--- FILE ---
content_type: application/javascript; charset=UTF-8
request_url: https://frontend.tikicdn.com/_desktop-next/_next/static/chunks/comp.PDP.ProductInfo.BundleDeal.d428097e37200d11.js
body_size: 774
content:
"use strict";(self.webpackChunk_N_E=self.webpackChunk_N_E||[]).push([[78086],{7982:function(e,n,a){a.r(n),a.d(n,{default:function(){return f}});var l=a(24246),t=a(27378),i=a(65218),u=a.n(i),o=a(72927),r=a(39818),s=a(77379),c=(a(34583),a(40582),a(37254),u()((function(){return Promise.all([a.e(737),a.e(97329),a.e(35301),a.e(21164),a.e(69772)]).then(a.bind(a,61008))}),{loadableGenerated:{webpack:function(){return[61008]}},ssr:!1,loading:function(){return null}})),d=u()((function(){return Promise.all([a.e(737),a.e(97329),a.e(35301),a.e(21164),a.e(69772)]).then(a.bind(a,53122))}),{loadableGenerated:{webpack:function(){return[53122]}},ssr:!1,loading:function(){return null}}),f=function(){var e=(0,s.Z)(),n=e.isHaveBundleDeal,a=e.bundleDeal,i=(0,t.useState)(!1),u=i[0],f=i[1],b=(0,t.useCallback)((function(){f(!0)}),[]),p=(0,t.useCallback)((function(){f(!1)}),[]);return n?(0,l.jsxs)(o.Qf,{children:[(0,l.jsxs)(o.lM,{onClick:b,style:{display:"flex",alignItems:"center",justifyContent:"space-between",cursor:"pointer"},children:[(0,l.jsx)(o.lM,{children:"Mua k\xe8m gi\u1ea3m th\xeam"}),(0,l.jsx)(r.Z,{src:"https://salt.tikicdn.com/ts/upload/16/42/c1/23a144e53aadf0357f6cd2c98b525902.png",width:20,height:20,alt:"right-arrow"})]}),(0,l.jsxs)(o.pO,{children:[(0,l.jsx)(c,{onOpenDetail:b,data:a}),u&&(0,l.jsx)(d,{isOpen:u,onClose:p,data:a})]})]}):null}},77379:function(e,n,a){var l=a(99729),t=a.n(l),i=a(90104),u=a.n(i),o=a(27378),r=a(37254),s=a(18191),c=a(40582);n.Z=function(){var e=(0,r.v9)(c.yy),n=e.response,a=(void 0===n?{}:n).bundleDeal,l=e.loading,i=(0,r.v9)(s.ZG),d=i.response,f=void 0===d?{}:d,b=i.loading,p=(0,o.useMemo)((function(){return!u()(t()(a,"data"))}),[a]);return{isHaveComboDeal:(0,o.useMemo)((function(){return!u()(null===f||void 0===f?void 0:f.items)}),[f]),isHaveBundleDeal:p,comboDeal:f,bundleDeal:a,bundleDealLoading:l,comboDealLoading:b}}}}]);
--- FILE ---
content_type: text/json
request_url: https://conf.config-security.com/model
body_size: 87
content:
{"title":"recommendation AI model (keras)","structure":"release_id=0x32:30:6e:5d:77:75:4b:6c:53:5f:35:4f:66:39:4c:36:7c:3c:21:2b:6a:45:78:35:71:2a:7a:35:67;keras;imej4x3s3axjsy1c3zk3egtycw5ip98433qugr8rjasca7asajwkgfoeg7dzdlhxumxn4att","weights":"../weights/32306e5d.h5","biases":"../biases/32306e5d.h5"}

= DIRECTIONS FOR THIS TASK =
Take the listing above and set it down exactly.

= ANSWER BOX =
--- FILE ---
content_type: application/javascript; charset=UTF-8
request_url: https://frontend.tikicdn.com/_desktop-next/_next/static/chunks/comp.PDP.ProductInfo.BundleDeal.d428097e37200d11.js
body_size: 774
content:
"use strict";(self.webpackChunk_N_E=self.webpackChunk_N_E||[]).push([[78086],{7982:function(e,n,a){a.r(n),a.d(n,{default:function(){return f}});var l=a(24246),t=a(27378),i=a(65218),u=a.n(i),o=a(72927),r=a(39818),s=a(77379),c=(a(34583),a(40582),a(37254),u()((function(){return Promise.all([a.e(737),a.e(97329),a.e(35301),a.e(21164),a.e(69772)]).then(a.bind(a,61008))}),{loadableGenerated:{webpack:function(){return[61008]}},ssr:!1,loading:function(){return null}})),d=u()((function(){return Promise.all([a.e(737),a.e(97329),a.e(35301),a.e(21164),a.e(69772)]).then(a.bind(a,53122))}),{loadableGenerated:{webpack:function(){return[53122]}},ssr:!1,loading:function(){return null}}),f=function(){var e=(0,s.Z)(),n=e.isHaveBundleDeal,a=e.bundleDeal,i=(0,t.useState)(!1),u=i[0],f=i[1],b=(0,t.useCallback)((function(){f(!0)}),[]),p=(0,t.useCallback)((function(){f(!1)}),[]);return n?(0,l.jsxs)(o.Qf,{children:[(0,l.jsxs)(o.lM,{onClick:b,style:{display:"flex",alignItems:"center",justifyContent:"space-between",cursor:"pointer"},children:[(0,l.jsx)(o.lM,{children:"Mua k\xe8m gi\u1ea3m th\xeam"}),(0,l.jsx)(r.Z,{src:"https://salt.tikicdn.com/ts/upload/16/42/c1/23a144e53aadf0357f6cd2c98b525902.png",width:20,height:20,alt:"right-arrow"})]}),(0,l.jsxs)(o.pO,{children:[(0,l.jsx)(c,{onOpenDetail:b,data:a}),u&&(0,l.jsx)(d,{isOpen:u,onClose:p,data:a})]})]}):null}},77379:function(e,n,a){var l=a(99729),t=a.n(l),i=a(90104),u=a.n(i),o=a(27378),r=a(37254),s=a(18191),c=a(40582);n.Z=function(){var e=(0,r.v9)(c.yy),n=e.response,a=(void 0===n?{}:n).bundleDeal,l=e.loading,i=(0,r.v9)(s.ZG),d=i.response,f=void 0===d?{}:d,b=i.loading,p=(0,o.useMemo)((function(){return!u()(t()(a,"data"))}),[a]);return{isHaveComboDeal:(0,o.useMemo)((function(){return!u()(null===f||void 0===f?void 0:f.items)}),[f]),isHaveBundleDeal:p,comboDeal:f,bundleDeal:a,bundleDealLoading:l,comboDealLoading:b}}}}]);
--- FILE ---
content_type: text/json
request_url: https://conf.config-security.com/model
body_size: 87
content:
{"title":"recommendation AI model (keras)","structure":"release_id=0x32:30:6e:5d:77:75:4b:6c:53:5f:35:4f:66:39:4c:36:7c:3c:21:2b:6a:45:78:35:71:2a:7a:35:67;keras;imej4x3s3axjsy1c3zk3egtycw5ip98433qugr8rjasca7asajwkgfoeg7dzdlhxumxn4att","weights":"../weights/32306e5d.h5","biases":"../biases/32306e5d.h5"}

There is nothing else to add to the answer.